En Train de

“Q: Where shall we go? A: To the railway.”

The Railway Children by E Nesbit

In French grammar we learn a present progressive form of the verb to be, describing an action you are doing, an action on-going: en train de.

I’m sitting on a Virgin Train rushing headlong in a northerly direction, bound for Kingston upon Hull – UK City of Culture 2017. I’m going to see my little East Yorkshire family.

As is natural for me, I find myself transported into a scene from a novel or a film. This afternoon I’m Margaret Hale (played by Daniela Denby-Ashe) from Elizabeth Gaskell’s North and South. I’m staring out the window of a steam train, leaving the bright, sunny south and heading to the cold, industrial north.

The world is rushing past my window.

I spy with my little eye … ‘T’ – trains; ‘C’ – dirty cityscapes; W – woodlands; T -rusty train tracks.
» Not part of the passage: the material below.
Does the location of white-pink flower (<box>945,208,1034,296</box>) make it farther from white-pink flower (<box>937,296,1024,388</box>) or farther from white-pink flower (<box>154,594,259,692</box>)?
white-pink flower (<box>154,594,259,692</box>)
I’ve done so much thinking and mulling the last few weeks that it’s a relief to sit (bounce even) along, watching and listening to the jolts and whistles of the train. I can almost smell the steam billowing around the train in the scene in my head.

2017 is still ticking over in precisely the way one would predict – rapidly proceeding from station to station with little to note along the way that I haven’t already remarked on.
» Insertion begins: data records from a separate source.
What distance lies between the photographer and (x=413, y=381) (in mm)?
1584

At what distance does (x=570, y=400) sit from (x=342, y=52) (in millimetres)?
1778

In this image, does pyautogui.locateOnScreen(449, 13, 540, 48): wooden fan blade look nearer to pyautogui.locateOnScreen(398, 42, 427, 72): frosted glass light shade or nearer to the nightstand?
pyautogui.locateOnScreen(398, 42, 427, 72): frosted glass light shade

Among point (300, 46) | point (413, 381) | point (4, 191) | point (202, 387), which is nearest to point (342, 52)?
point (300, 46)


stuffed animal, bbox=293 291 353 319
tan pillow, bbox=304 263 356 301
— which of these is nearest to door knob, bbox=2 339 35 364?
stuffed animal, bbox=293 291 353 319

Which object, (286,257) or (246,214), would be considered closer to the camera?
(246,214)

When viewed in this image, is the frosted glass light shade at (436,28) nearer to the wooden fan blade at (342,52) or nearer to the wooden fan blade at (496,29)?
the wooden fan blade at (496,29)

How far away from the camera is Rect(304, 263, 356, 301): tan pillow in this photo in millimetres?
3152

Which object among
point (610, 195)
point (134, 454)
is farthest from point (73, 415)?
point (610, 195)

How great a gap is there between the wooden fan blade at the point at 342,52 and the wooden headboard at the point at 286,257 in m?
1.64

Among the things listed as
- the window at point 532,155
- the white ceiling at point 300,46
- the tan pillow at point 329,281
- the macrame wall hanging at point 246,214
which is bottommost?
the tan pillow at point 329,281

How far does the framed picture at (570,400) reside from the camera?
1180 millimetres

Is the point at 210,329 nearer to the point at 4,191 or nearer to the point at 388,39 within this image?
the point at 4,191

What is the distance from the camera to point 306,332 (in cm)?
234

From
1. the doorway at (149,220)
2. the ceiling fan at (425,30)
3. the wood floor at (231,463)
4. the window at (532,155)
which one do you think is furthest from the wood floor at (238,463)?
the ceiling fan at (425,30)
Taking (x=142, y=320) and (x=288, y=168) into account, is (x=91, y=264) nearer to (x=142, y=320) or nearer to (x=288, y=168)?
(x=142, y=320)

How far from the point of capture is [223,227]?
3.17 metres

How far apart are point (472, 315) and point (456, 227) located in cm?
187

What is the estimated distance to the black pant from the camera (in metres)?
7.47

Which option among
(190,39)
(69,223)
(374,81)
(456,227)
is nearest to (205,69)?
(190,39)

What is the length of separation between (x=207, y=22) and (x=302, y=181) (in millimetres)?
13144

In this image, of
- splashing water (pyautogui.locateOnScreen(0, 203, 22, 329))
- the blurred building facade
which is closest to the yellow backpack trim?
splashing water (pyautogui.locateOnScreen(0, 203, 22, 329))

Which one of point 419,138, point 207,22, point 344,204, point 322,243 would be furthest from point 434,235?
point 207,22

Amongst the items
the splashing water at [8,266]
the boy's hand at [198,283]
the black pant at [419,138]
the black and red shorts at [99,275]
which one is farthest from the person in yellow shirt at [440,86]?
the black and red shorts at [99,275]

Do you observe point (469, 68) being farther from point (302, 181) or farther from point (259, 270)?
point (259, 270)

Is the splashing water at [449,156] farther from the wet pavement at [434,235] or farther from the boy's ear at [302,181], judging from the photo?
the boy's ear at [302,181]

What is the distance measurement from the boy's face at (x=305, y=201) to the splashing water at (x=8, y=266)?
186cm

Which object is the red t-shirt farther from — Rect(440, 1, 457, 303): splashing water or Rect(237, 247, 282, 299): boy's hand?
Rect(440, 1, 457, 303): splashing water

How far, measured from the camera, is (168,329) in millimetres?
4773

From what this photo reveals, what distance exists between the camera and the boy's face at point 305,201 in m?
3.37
But hope prevails, and like this train, I am on my way somewhere. Some of you are running alongside me saying: “Anywhere! Please, anywhere but here!” You are also on a journey, facing similar challenges, putting your foot in it and then having to learn the same lessons over and over again, marking the passing months on your calendar until the next exciting thing, eagerly taking photos of the spring blossoms and trusting that this is all evidence that change is just around the corner.

I feel your pain.

On Saturday I spent the day with a friend. We talked over and analysed life’s problems (according to us) most of the day. Then we sat in a sunny spot on a warm bench at Ham House for a full 30 minutes, our heads back, eyes closed, and simply soaked in the vitamin D. We were done with words. It was exquisite.

For at least a little while I prescribe myself: less mulling and analysing, more soaking up sunbeams, fewer words and a regular session of watching the world go by.

In other news, it’s Hubby who is living the high life. Since the start of the year he has been to Singapore, Malaysia, China, Holland, Dover, Edinburgh and St Petersburg. He’s currently somewhere in the air on his way to the Falkland Islands via the Ascension Islands.

Me? I go to Hull. Je suis en train de voyager à Hull.

I’ve tried to convince Hubby to write a guest blog for me, in which he details his far more glamorous life, but he is being evasive. Besides, he says, “It’s really just penguins in the Falklands.”

SMALL PRINT:
P.s What is it with any kind of journey that makes you want to eat and drink at times you would never ordinarily consume a drop or a crumb? By 17:35 (please note it’s now British Summer Time) I’d already bought something to nibble on and something to drink – neither suppertime nor teatime.
P.p.s. Promise I’ll tell you all about Leaf by Niggle soon.
P.p.p.s. I’ll try to get some photos of those penguins for next time.
P.p.p.p.s. My Dad loved trains. Sometimes my heart aches when I think that he’ll never fulfil his dreams of train trips across Romania and Russia.

 

 

 

2 thoughts on “En Train de

  1. Once more a lovely story of one of your many journeys.As a youngster I remember the summer holiday trips on the steam trains to Cumbria and Scotland.Now some of the steam trains are making a welcome return in some areas much to the delight of tourists and train spotters and today’s youngsters who have not experienced the steam engine era before.